Een kwartier uit het leven van… Victoria
7 maart 2013
De week van Victoria (1,5) zit er nog aan te komen; u moet het nu even doen met vijftien minuten. Ik neem een greep uit een willekeurige ochtend, even na het ontbijt.
Zo’n ochtend begint goed. Victoria mag graag ontbijten en na een copieuze maaltijd -eitje, plakje kaas, bekertje karnemelk, stukje sinaasappel, rijstkorrels van gisteravond die ze uit de spleten van haar kinderstoel krabt- is ze altijd heel gezeglijk. Op deze willekeurige ochtend speelt ze met haar zusje. Ze komt de woonkamer binnen met een pop in de draagdoek.
Het is een andere pop dan Harry. Want hoewel Harry nog altijd kan rekenen op Victoria’s allesbedelvende liefde, laat ze hem in dit geval net zo makkelijk links liggen. Ook een poppenmoeder moet praktisch blijven en het is nu eenmaal evident: Harry draagt minder makkelijk.
Victoria hobbelt rond tussen speelgoed en slaapkamers, kletsend en neuriënd, druk in haar eigen wereld.
------------------------------------------------------------------------
OPDRACHTEN:
• 1. Waarom laat Victoria in de tekst over Victoria haar pop Harry deze keer links liggen?
• 2. Geef uit de tekst over Victoria woord voor woord alles weer van "Zo’n ochtend begint" tot en met "haar eigen wereld.".
• 3. Pak de tekst over Victoria alsjeblieft op waar die ophoudt en schrijf verder.
De items hebben hier niets mee te maken.

LIJST MET ITEMS:
------------------------------------------------------------------------
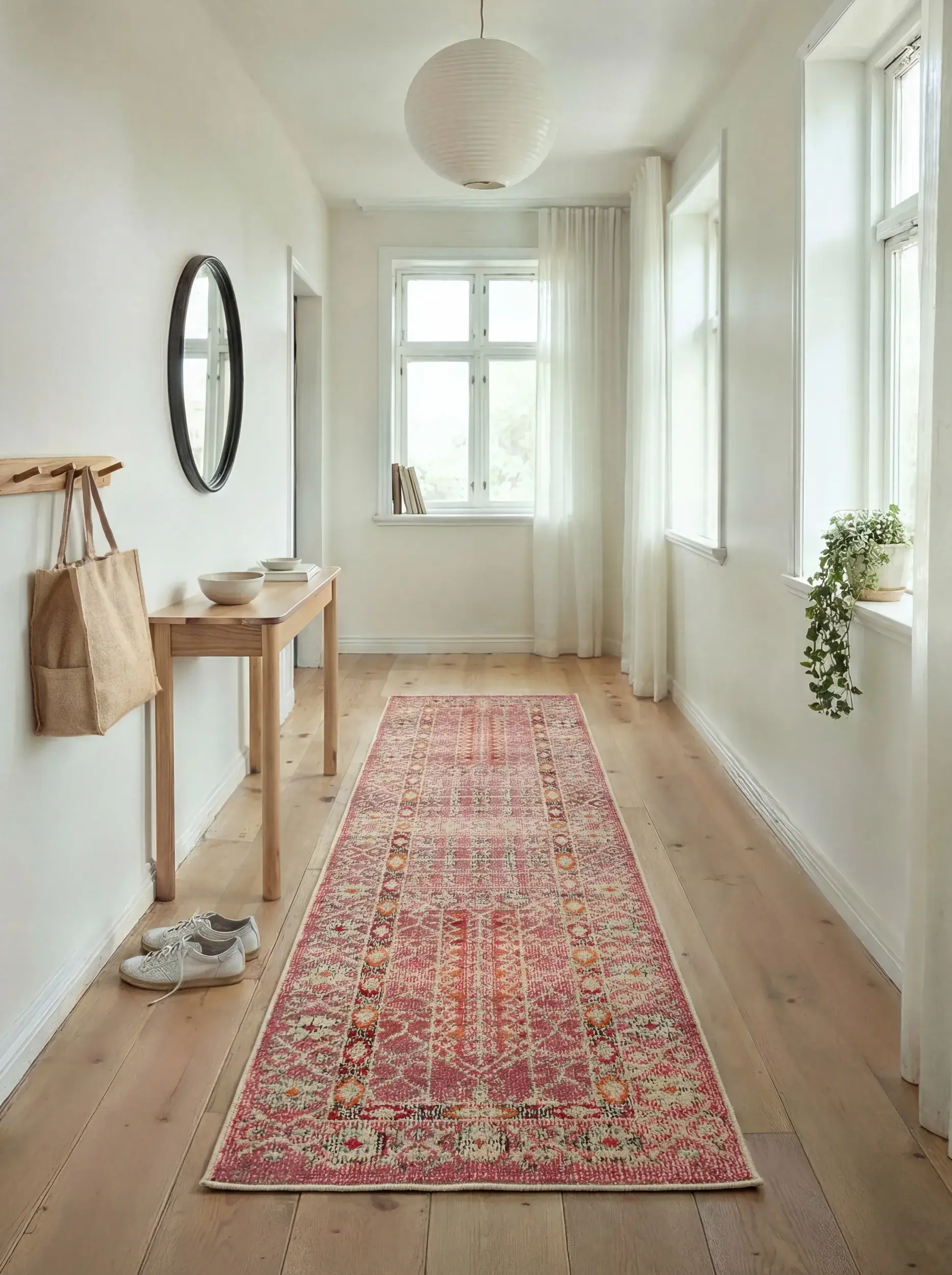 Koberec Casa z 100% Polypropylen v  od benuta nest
------------------------------------------------------------------------
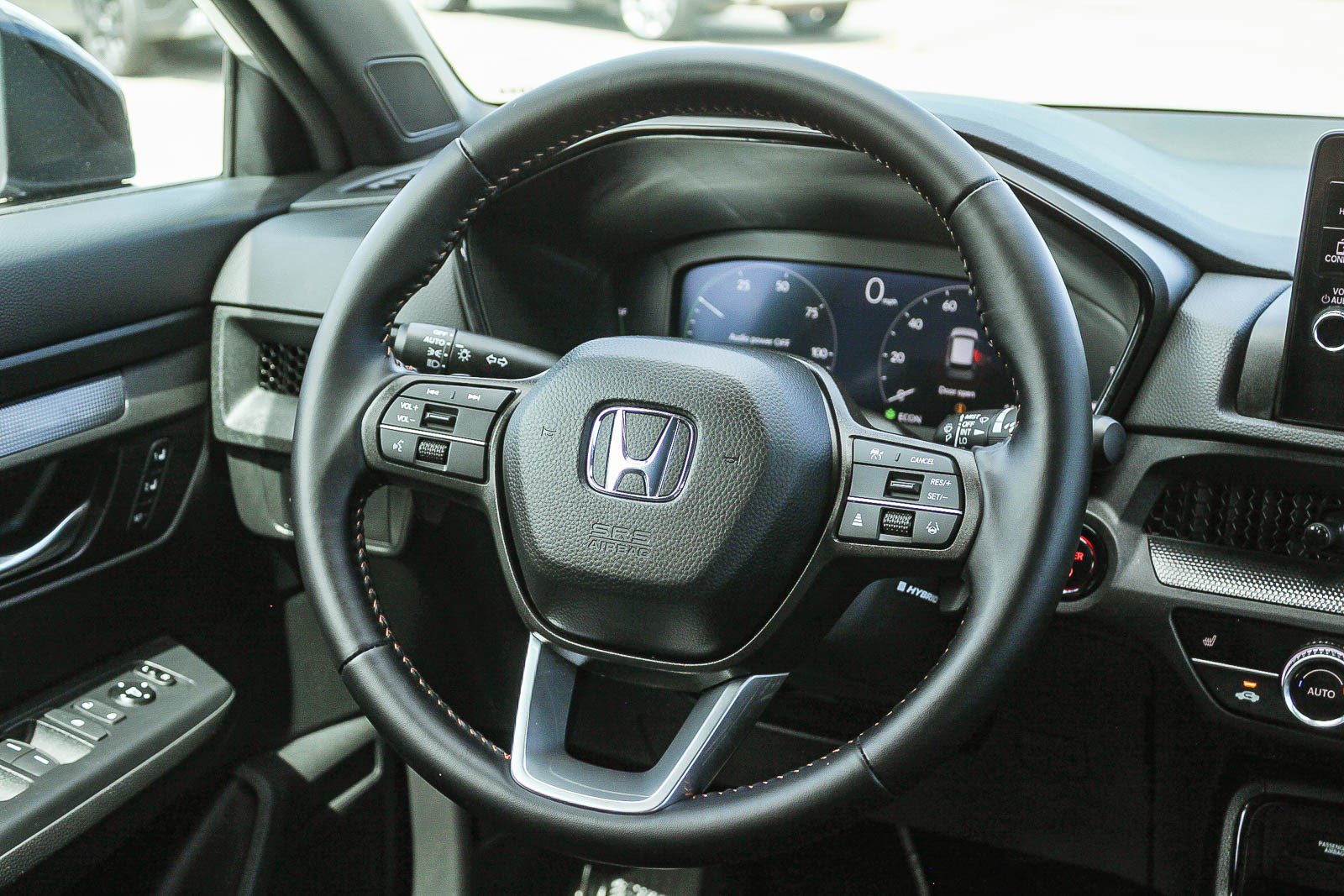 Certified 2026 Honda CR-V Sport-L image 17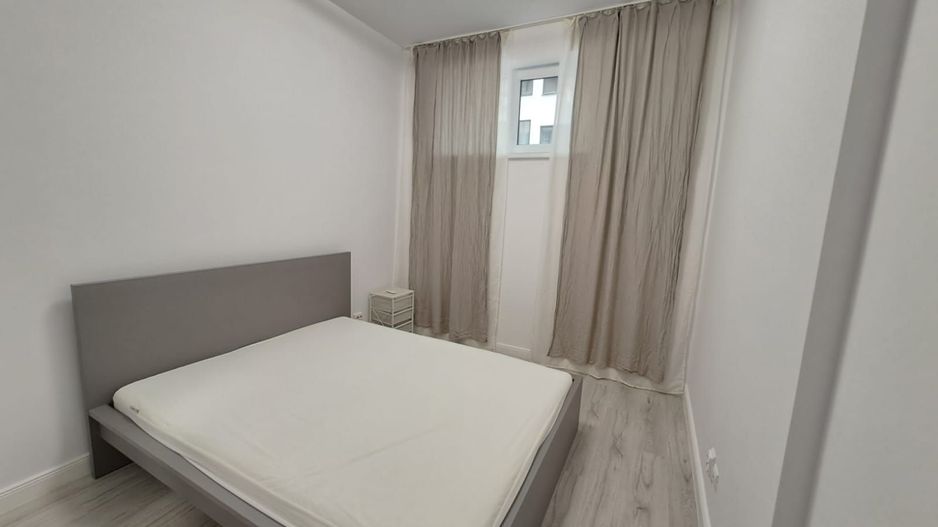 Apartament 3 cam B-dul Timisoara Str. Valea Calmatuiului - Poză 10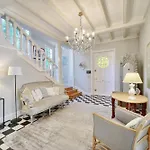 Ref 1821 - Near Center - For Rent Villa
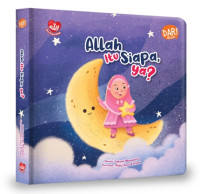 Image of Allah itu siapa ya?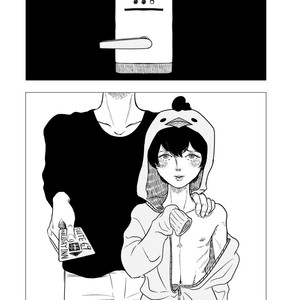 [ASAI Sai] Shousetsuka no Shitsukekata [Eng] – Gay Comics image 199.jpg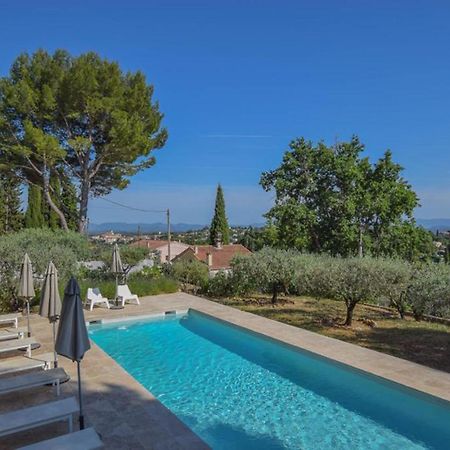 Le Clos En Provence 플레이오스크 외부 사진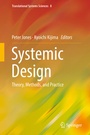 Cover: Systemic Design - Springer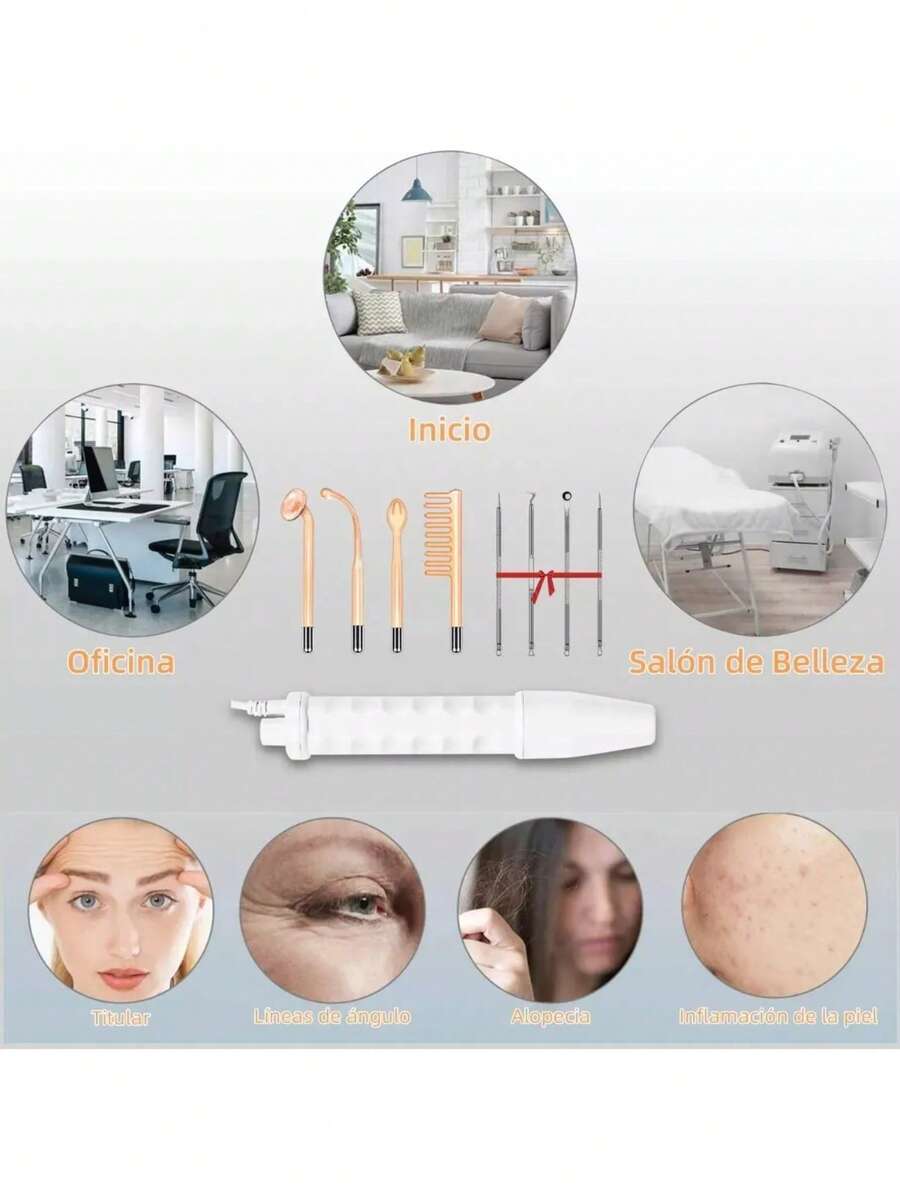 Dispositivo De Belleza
------------------------------------------------------------------------
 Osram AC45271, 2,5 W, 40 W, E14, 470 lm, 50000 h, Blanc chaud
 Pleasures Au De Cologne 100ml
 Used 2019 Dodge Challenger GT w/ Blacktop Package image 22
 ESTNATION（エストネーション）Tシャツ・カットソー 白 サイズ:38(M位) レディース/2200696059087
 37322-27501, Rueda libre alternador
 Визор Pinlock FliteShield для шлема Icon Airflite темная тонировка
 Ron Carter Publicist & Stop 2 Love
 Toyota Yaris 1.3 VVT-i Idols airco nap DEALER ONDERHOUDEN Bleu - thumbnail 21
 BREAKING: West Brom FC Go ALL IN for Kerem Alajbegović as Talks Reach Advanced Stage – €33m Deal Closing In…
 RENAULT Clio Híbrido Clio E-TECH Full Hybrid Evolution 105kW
------------------------------------------------------------------------
JOUW ANTWOORDEN:
• 1. Harry draagt minder makkelijk.

• 2.
Zo’n ochtend begint goed. Victoria mag graag ontbijten en na een copieuze maaltijd -eitje, plakje kaas, bekertje karnemelk, stukje sinaasappel, rijstkorrels van gisteravond die ze uit de spleten van haar kinderstoel krabt- is ze altijd heel gezeglijk. Op deze willekeurige ochtend speelt ze met haar zusje. Ze komt de woonkamer binnen met een pop in de draagdoek.
Het is een andere pop dan Harry. Want hoewel Harry nog altijd kan rekenen op Victoria’s allesbedelvende liefde, laat ze hem in dit geval net zo makkelijk links liggen. Ook een poppenmoeder moet praktisch blijven en het is nu eenmaal evident: Harry draagt minder makkelijk.
Victoria hobbelt rond tussen speelgoed en slaapkamers, kletsend en neuriënd, druk in haar eigen wereld.

• 3.
En op zo’n moment maak ik een denkfout. Ik denk namelijk: ‘Wat is ze lekker bezig, ik kan wel even iets anders doen.’ Iedere ouder weet dat je dat nooit kunt denken. Binnen drie minuten nadat we haar onze rug hebben toegekeerd, heeft Victoria alle tweeënzeventig billendoekjes uit het nieuwe pak getrokken.
Daar linksachter.
In de vierde minuut van onze willekeurige ochtend heb ik de helft van de billendoekjes teruggepropt -de rest doe ik later wel- en scharrelt zij verder.
Je zou denken dat ik geleerd had van de billendoekjes, maar dat is een misvatting. Neem het aantal keren dat een dribbelende peuter over haar eigen beentjes struikelt, vermenigvuldig het met je eigen leeftijd en je hebt de hoeveelheid gapende gaten tussen droom en daad in het ouderschap.
Opnieuw denk ik: ‘Wat is ze lekker bezig, ik kan wel even iets anders doen’, waarop Victoria in minuut zeven van onze willekeurige ochtend een blauwe viltstift gevonden heeft en die in minuut zevenenhalf op de zitting van de stoel uitprobeert.
Gelukkig is het uitwasbare stift. En omdat Cato (6) graag dingen doet met water en afwasborstels, biedt zij aan de stoel schoon te maken. De schuldige staat er aarzelend bij. Aan de ene kant wil ze graag meehelpen, Victoria houdt namelijk ook van afwasborstels en water, aan de andere kant is het zonde van die mooie tekening.
Ik maak gebruik van de aarzeling en troon haar voorzichtig mee. In minuut negen verschoon ik haar pyjama en kleed ik Victoria aan. Althans, dat was de bedoeling.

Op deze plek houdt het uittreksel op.